The appendix is a few centimeters long protrusion that hangs from the cecum of the large intestine. It is located in the lower right part of the abdomen and is usually located immediately under the abdominal walls, although it can also occur in other locations (behind the large intestine, to the side of the large intestine and towards the gallbladder, within the pelvis). Acute appendicitis is the inflammation of the appendix, the main cause of which is a coprolite that blocks the appendix orifice, traps the appendix secretions within its lumen, disrupts first its venous and then its arterial blood supply and leads to the swelling of the appendix, the production of pus and finally to the necrosis of the appendix wall, resulting in either generalized peritonitis or the encroachment of the inflammation in the right ventricle with the creation of an inflammatory mass with the help of neighboring organs (appendicular plastron). Fortunately, the majority of cases of appendicitis are diagnosed and treated in the early stages and the rates of peritonitis are low.
The clinical picture of acute appendicitis is characterized by periumbilical pain that gradually moves to the right lower abdomen, anorexia, low-grade fever (37.5 – 38 °C), nausea and vomiting. There are also cases where the above clinical picture changes and several of the above symptoms are absent.

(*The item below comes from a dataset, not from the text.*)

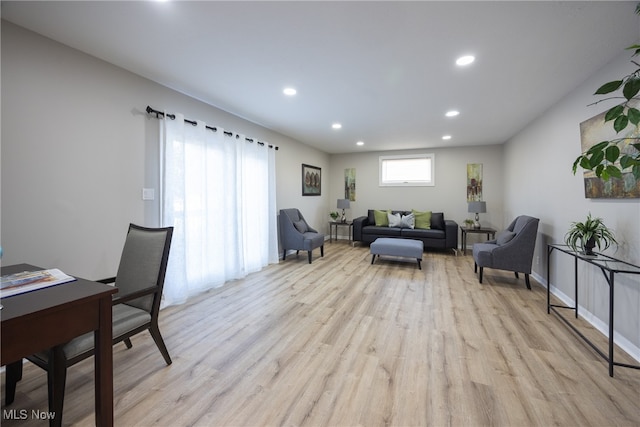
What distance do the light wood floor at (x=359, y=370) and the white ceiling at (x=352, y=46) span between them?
2423mm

Laboratory tests show an increase in white blood cells in the general blood and an increase in acute phase inflammatory markers (CRP, Erythrocyte Sedimentation Rate). Diagnosis is made with abdominal computed tomography, which has an excellent efficiency exceeding 95%. In cases where computed tomography is not available, ultrasound can provide useful information and in some cases make the diagnosis, but the sensitivity rates are much lower and in no case is it the examination of choice. Treatment can be conservative with cessation of feeding, intravenous hydration and antibiotics. However, acute appendicitis is still considered a surgical condition. Surgical removal of the appendix can be done either by open surgery or by laparoscopic access. Laparoscopic access is clearly advantageous, as it allows for a more general overview of the abdomen in case the appendix proves to be normal, while laparoscopic access entails less pain, easier mobilization, faster feeding and faster discharge of the patient from the hospital.

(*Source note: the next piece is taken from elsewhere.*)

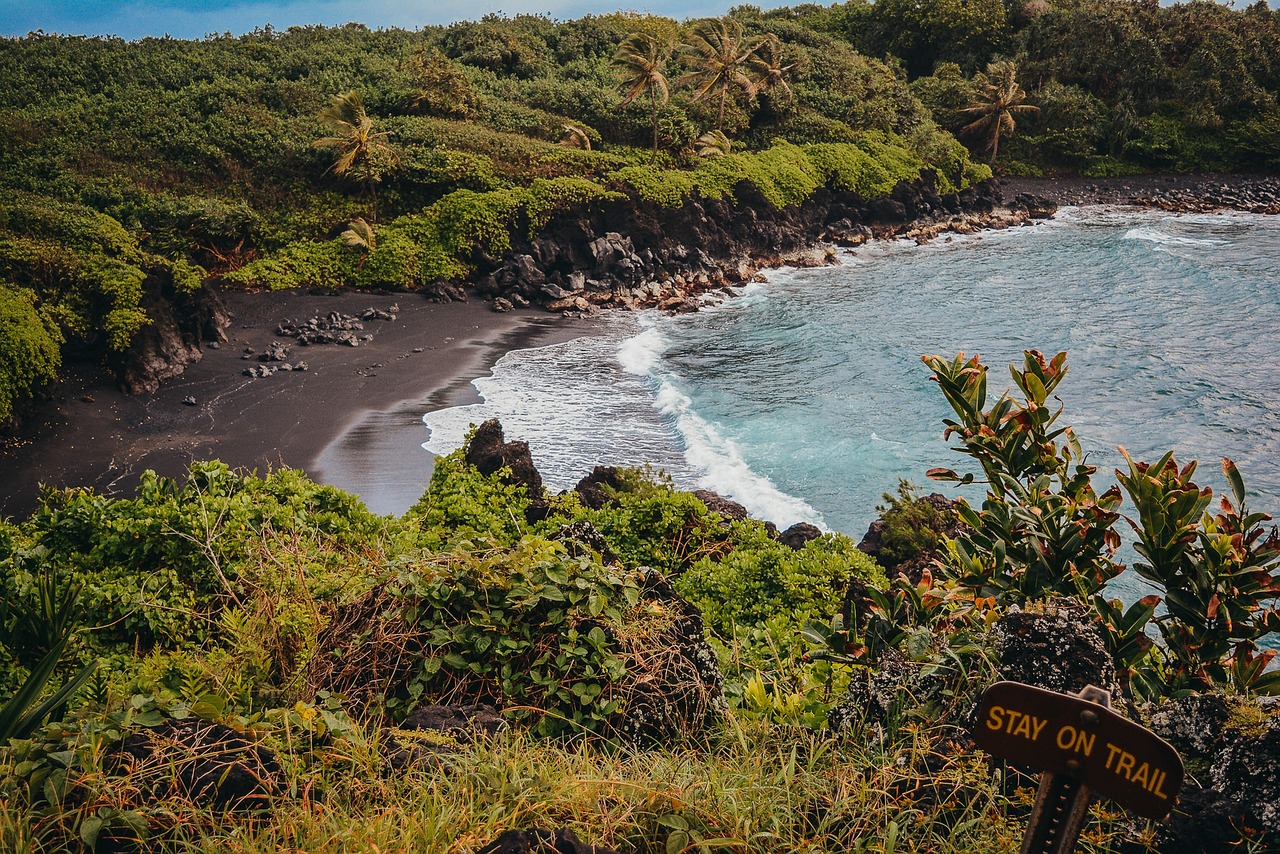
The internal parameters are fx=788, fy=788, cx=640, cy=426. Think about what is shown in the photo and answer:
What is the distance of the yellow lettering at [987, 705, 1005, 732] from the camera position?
2.43 metres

Laparoscopic access also has a place in complicated cases of appendicitis with difficult localization or with a necrotic wall, with equally good results.

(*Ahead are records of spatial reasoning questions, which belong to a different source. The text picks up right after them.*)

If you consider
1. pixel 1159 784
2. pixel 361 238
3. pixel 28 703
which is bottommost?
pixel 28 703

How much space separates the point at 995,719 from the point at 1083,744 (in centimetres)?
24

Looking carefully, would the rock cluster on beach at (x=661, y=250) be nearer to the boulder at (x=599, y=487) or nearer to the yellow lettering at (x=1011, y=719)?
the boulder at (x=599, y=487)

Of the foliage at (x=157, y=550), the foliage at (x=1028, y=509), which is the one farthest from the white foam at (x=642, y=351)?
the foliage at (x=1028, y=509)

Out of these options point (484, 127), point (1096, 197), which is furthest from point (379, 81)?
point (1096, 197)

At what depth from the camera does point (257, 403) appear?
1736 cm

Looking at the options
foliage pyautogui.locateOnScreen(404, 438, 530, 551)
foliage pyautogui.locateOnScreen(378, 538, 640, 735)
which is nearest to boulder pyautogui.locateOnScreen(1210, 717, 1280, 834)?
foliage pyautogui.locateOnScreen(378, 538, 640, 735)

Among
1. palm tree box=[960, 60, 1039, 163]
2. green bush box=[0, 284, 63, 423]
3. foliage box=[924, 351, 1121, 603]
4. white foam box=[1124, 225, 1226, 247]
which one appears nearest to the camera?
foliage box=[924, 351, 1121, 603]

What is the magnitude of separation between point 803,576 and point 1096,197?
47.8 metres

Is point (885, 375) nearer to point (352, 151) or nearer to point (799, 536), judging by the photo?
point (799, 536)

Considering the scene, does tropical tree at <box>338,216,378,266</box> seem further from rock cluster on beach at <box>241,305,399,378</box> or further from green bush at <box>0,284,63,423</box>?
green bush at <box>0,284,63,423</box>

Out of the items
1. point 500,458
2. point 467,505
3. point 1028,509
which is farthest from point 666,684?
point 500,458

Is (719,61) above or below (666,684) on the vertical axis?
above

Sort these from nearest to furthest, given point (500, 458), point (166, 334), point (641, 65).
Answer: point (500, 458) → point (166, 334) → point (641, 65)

In 15% of patients who undergo surgery for acute appendicitis, it is ultimately proven that the appendix was not the cause of the pain. In this case, laparoscopy is clearly superior, as it allows the abdomen to be viewed to find another pathological cause, which cannot be done with open surgery. In these cases, removal of the appendix is indicated in order to avoid future diagnostic dilemmas.
The postoperative course of patients is usually spectacular, with patients being able to be discharged even in less than 24 hours after surgery, as the rapid mobilization and feeding and the low need for painkillers allow this.
The complications of laparoscopic appendectomy are the following:
1. Paralytic ileus. It is very rare with laparoscopic access, is treated conservatively and usually resolves within a few hours or days.
2. Surgical wound infection. It does not occur often in laparoscopic access and is treated conservatively with drainage of the surgical wound and intravenous antibiotics.
3. Intra-abdominal abscesses. They are more common in laparoscopic approach compared to the open method. They are treated conservatively with percutaneous drainage and intravenous antibiotics.
4. Enterocutaneous fistula, i.e. communication of the intestine with the skin. Rare complication. Initially treated conservatively with antibiotics, nutritional support and complete clarification of the anatomy of the fistula. In case of failure of conservative treatment, surgical intervention is indicated to remove the fistula and restore normal anatomy.